--- Start SUPPLIED DATA ---

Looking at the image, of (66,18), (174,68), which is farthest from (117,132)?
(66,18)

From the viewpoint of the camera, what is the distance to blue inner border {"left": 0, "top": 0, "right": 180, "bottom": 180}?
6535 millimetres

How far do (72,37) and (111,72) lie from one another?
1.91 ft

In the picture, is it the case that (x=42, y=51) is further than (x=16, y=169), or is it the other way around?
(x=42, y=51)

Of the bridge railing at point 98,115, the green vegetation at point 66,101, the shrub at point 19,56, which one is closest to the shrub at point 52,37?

--- End SUPPLIED DATA ---

■ WHAT NEEDS TO BE DONE
Repeat all the records above with "shrub" renamed to "bush" wherever it occurs, leaving everything else unchanged.

■ EXERCISE SOLUTION
Looking at the image, of (66,18), (174,68), which is farthest from (117,132)?
(66,18)

From the viewpoint of the camera, what is the distance to blue inner border {"left": 0, "top": 0, "right": 180, "bottom": 180}?
6535 millimetres

How far do (72,37) and (111,72) lie from one another?
1.91 ft

In the picture, is it the case that (x=42, y=51) is further than (x=16, y=169), or is it the other way around?
(x=42, y=51)

Of the bridge railing at point 98,115, the green vegetation at point 66,101, the bush at point 19,56, which one is closest to the bush at point 52,37?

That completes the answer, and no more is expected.